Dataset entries
━━━━━━━━━━━━━━━━━━━━━━━━━━━━━━
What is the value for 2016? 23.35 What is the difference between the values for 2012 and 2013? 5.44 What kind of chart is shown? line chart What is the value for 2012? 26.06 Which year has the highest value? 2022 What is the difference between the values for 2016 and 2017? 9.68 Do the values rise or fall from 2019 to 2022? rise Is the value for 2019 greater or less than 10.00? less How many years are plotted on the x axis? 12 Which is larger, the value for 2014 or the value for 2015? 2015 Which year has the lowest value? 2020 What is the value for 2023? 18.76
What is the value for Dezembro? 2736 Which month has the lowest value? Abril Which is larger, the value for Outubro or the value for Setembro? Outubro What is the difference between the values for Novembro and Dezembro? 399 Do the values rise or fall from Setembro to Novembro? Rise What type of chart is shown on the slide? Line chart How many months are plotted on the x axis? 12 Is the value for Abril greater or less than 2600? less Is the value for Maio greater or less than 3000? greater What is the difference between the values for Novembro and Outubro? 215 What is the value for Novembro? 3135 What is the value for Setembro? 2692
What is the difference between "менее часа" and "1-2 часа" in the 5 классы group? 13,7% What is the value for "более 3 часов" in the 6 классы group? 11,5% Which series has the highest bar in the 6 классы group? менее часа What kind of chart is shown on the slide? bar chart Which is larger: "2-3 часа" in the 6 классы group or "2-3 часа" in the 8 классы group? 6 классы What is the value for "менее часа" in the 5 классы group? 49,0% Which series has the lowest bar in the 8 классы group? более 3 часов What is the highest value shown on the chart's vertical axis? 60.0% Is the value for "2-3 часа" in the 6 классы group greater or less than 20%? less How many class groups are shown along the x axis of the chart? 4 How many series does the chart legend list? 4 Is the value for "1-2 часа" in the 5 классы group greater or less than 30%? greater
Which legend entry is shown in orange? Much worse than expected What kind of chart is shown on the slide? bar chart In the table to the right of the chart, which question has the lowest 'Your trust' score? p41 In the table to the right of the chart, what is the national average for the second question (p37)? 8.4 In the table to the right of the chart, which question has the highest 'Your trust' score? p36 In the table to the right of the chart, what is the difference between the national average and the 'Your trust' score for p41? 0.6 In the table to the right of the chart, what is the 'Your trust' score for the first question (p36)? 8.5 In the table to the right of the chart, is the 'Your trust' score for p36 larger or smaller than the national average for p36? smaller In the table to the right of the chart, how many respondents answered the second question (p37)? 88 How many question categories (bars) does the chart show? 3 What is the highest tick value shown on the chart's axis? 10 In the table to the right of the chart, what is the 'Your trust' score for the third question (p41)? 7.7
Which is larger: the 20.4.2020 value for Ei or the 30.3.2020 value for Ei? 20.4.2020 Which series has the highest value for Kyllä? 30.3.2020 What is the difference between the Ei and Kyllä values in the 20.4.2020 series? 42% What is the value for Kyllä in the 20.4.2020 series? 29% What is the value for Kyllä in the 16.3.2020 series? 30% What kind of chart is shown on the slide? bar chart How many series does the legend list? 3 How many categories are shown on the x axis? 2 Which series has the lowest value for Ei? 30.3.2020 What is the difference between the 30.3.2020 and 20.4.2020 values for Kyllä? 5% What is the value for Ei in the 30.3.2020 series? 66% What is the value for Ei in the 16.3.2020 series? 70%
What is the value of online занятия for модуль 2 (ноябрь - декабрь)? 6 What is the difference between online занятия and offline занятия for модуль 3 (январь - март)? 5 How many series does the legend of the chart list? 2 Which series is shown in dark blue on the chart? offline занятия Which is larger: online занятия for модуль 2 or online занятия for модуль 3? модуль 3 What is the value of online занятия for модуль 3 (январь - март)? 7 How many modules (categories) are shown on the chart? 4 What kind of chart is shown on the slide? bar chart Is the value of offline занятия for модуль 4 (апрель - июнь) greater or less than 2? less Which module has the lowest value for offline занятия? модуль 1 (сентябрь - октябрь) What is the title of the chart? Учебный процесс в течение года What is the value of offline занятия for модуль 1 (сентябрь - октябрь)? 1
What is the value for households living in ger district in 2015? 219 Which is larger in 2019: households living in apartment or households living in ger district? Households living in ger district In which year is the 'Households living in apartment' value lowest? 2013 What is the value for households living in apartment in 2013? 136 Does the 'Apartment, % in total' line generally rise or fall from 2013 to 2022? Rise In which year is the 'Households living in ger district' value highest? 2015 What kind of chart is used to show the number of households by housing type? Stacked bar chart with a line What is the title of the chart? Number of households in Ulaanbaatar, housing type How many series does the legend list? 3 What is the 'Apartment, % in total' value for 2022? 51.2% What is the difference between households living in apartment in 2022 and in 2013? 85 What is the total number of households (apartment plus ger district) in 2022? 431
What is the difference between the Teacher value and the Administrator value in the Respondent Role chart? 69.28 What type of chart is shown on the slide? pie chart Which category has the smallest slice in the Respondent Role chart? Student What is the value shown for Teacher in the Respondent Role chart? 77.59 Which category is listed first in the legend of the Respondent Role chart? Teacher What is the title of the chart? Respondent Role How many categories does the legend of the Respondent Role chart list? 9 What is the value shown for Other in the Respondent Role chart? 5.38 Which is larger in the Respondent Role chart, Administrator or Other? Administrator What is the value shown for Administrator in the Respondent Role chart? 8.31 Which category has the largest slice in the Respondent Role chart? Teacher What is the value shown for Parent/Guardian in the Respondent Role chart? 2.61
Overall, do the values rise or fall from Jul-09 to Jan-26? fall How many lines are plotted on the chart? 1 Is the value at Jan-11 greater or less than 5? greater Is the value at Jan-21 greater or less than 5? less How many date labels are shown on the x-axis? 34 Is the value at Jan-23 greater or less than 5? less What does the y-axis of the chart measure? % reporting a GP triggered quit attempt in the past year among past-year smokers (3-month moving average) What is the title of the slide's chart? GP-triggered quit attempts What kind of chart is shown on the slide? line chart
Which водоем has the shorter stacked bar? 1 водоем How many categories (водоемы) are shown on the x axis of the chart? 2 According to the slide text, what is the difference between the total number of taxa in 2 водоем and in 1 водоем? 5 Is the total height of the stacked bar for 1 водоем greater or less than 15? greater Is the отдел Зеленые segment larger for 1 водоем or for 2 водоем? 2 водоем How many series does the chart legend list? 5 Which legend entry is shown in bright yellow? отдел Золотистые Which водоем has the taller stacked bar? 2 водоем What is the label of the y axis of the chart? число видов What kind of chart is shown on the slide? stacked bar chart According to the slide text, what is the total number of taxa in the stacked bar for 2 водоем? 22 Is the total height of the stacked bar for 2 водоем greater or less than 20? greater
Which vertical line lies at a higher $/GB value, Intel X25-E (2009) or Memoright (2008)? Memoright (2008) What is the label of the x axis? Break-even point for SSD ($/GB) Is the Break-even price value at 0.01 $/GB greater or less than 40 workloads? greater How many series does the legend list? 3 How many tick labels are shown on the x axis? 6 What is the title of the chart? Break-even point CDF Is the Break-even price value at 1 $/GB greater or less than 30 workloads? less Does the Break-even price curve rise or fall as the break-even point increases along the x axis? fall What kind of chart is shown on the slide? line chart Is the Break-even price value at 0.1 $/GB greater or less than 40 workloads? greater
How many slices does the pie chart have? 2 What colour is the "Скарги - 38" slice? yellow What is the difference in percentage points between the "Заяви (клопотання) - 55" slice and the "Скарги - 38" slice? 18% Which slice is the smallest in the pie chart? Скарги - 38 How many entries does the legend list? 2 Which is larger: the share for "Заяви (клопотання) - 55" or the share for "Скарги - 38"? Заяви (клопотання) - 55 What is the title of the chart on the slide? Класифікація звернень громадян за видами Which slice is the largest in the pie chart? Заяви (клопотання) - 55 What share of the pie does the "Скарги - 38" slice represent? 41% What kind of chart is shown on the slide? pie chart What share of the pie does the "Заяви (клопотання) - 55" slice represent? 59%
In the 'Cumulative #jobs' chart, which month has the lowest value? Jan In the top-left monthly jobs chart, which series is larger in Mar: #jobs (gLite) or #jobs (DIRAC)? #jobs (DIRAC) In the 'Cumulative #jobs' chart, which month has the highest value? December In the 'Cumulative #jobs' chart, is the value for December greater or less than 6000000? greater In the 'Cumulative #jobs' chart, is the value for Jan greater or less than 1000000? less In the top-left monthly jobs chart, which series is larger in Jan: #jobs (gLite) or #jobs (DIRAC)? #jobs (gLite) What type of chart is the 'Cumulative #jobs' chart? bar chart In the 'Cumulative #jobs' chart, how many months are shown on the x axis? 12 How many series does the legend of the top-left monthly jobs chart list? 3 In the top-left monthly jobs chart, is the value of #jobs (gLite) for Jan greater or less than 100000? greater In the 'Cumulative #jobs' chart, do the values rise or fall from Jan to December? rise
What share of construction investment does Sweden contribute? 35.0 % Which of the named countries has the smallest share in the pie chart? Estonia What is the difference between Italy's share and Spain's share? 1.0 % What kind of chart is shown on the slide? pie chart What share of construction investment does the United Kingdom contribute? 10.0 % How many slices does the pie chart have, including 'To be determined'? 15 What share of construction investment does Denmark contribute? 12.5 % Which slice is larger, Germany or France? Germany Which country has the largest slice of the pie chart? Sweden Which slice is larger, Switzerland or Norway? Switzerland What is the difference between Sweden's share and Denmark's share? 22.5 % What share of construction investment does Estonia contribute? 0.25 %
━━━━━━━━━━━━━━━━━━━━━━━━━━━━━━
> _Task directions_:
Rewrite the listing from its first line through the line containing "What is the value for Dezembro?", swapping "difference" for "gap" and leaving everything else unchanged.

> _Completed exercise_:
What is the value for 2016? 23.35 What is the gap between the values for 2012 and 2013? 5.44 What kind of chart is shown? line chart What is the value for 2012? 26.06 Which year has the highest value? 2022 What is the gap between the values for 2016 and 2017? 9.68 Do the values rise or fall from 2019 to 2022? rise Is the value for 2019 greater or less than 10.00? less How many years are plotted on the x axis? 12 Which is larger, the value for 2014 or the value for 2015? 2015 Which year has the lowest value? 2020 What is the value for 2023? 18.76
What is the value for Dezembro? 2736 Which month has the lowest value? Abril Which is larger, the value for Outubro or the value for Setembro? Outubro What is the gap between the values for Novembro and Dezembro? 399 Do the values rise or fall from Setembro to Novembro? Rise What type of chart is shown on the slide? Line chart How many months are plotted on the x axis? 12 Is the value for Abril greater or less than 2600? less Is the value for Maio greater or less than 3000? greater What is the gap between the values for Novembro and Outubro? 215 What is the value for Novembro? 3135 What is the value for Setembro? 2692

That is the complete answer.